DOM要素のDOMは Document Object Model の頭文字を取った物で、正式名称ではありませんが、一般的には「ドム」と呼ばれています。

DOMはHTMLやXMLといったドキュメントをプログラムから操作できるようになる仕組みです。この仕組みを使うことによって、ページに出力されているテキストを取得できるようになります。

GTMではこのDOMで取得できる要素をDOM要素変数に取り込め、しかもDOM要素変数の内容に応じたトリガー設定もできるようになっています。

つまり、トリガー設定の際にHTMLドキュメントに含まれたテキストによってトリガーを実行するかしないかを選べるのです。

ここまで読んできてもしかしたら「いつ使うんだろう?」と思うかもしれませんが、この変数を使うことでしか解決できないシチュエーションがあり、ぜひ覚えておきたい機能の一つです。

今回はGTMのDOM要素変数について、活用できる場面と実際に実装する方法を解説していきます。


HTMLが動的に出力される場合に活用ができる

たとえば複数の商品を扱っているECサイトで、広告を配信しているのは特定商品のみだが、サンクスページは全商品共通の場合があったとします。

このとき、サンクスページのURLなどをトリガーとすると他の商品が購入された場合でも購入コンバージョンが計測されてしまい、正確な広告の成果が分かりづらくなってしまいます。

その場合に、商品名が画面に表示されている、もしくはHTML上に出力されていれば、特定の商品名が記載された場合のみにトリガーを実行することでその商品が購入された場合のみ計測できます。

他にも直前の処理の成否によってサンクスページの内容が変わる場合で、一部の結果のときのみトリガーを実行したい場合にも活用できます。

このように、トリガーを実行したいページのHTMLが動的に出力される場合に活用機会がある変数です。

実装方法

それでは実装する方法を解説します。HTML要素の取得などがあり、少しとっつきにくく感じてしまうかもしれませんが、手順自体は簡単です。丁寧に解説していきます。

要素の取得

GTM設定の解説の前に、HTML要素を取得する方法を解説します。

※Google Chromeでの手順を解説しますが、基本的にどのブラウザも同様の手順で行えます

まず、計測をしたい要素があるページを開き、対象の要素上で右クリック→「検証」を押下します。

対象のボタンの要素がハイライトされたソースが開くので「id」が設定されているか確認します。
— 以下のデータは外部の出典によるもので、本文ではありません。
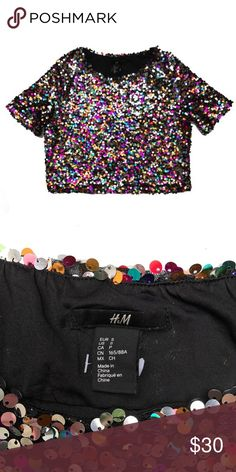 """Multicolored Sequin Crop Top Super cute! Super fun! Festival, Special Event, Holiday Wear, Club Wear, or everyday wear if you're really funky! 18"""" Length. 9"""" Sleeves. Sequins are Gold, Silver, Green, Blue, Fuchsia and Teal on a Black mesh underlay and lined. NWOT Condition. H&M Tops Crop Tops"""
ここで「id」があればIDでの設定方法、なければ後述のCSSセレクタでの設定方法を参照してください。

変数の設定

次にGTMでDOM要素変数を作成します。

GTMを開き、「変数」から「ユーザー定義変数」の「新規」を選択します。

変数タイプで「DOM要素」を選択します。

ここからはIDとCSSセレクタで設定する方法をそれぞれ解説していきます。

先程取得した要素の中にIDがあればIDを、なければCSSセレクタで設定する方法を参照してください。

IDを指定する

HTMLのID要素を指定して変数を設定する方法です。

もし要素にID要素がない場合、次のCSSセレクタを使う方法を使いましょう。

今回は例として下記の「この部分を取得する」の部分を取得する方法を紹介します。

<a id="hogehoge">この部分を取得する</a>

「選択方法」で「ID」を選択し、「要素ID」に id=”hogehoge”のhogehogeの部分を記入します。

最後に任意の名前をつけて「保存」をクリックして完了です。この変数の名前は後ほどトリガー設定で使用しますのでわかりやすい名前にしておきましょう。

これで下記のようなHTMLタグの「この部分を取得する」の部分が変数として取得できるようになります。

<a id="hogehoge">この部分を取得する</a>

CSSセレクタを指定する

続いてCSSセレクタを指定して取得する方法です。要素にIDがあればIDでの方法がおすすめですが、CSSセレクタでは様々な要素に柔軟に対応できます。

CSSセレクタは下記の方法で取得します。

トリガーを実行したい要素を開き、右クリックして「Copy」→「Copy selector」を選択します。

すると下記のようなCSSセレクタがクリップボードにコピーされます。

#mw_wp_form_mw-wp-form-13886 > form > div.btn-wrap > button

GTMの画面に戻り、「選択方法」で「CSSセレクタ」を選択し、「要素セレクタ」に 先程取得したCSSセレクタを貼り付けます。

最後に任意の名前をつけて「保存」をクリックして完了です。

この変数の名前は後ほどトリガー設定で使用しますのでわかりやすい名前にしておきましょう。

Tips:画面に表示されていないHTML要素でも取得可能

上記の方法は、基本的にHTML要素として画面に表示されているテキストを取得する方法ですが、HTMLの属性でも取得できます。

<a id="hogehoge" value=”ここを取得する”>表示されるテキスト</a>

たとえば上記のようにHTMLの属性「value」の「ここを取得する」の内容を取得したい場合を考えます。

設定方法はこれまでの方法で選択方法を設定したあと、「属性名」の欄にHTMLで指定されている属性名(ここではvalue)を設定するだけです。

これで、「ここを取得する」というテキストが取得できます。

この場合表示されているテキストは取得できなくなってしまうため、状況に応じて使い分けましょう。

トリガーの設定

続いてトリガーの設定を行います。

「トリガー」から「新規」を選択します。

トリガーのタイプは「DOM Ready」を選択します。

「このトリガーの発生場所」を「一部のDOM Readyイベント」に設定し、条件の欄を先程作成した変数とトリガーを実行したいテキストに設定します。

条件は「含む」「一致」などだけでなく、正規表現で設定もできるため、トリガーの条件をしっかり確認して設定しましょう。

最後にトリガー名を設定して「保存」を押して完了です。

注意:HTMLの属性やテキストが変わるとトリガーが実行されない

注意点として、当然ですがHTMLの属性(ID・CSSセレクタ)が変更されたり、トリガー条件としているテキストが変更されてしまうと、変数が取得できなくなり、トリガーが実行されなくなってしまいます。

ページデザインの変更などによってHTMLの構造や命名ルール、テキストなどに変更が発生した際は変数やトリガーの条件とずれがないかしっかり確認しましょう。

おわりに

DOM要素変数はHTMLの要素、つまり表示されているテキストを取得できる便利な変数です。

使う機会こそあまりないかもしれませんが、ここぞというときに役に立つのでこの機会に覚えておきましょう。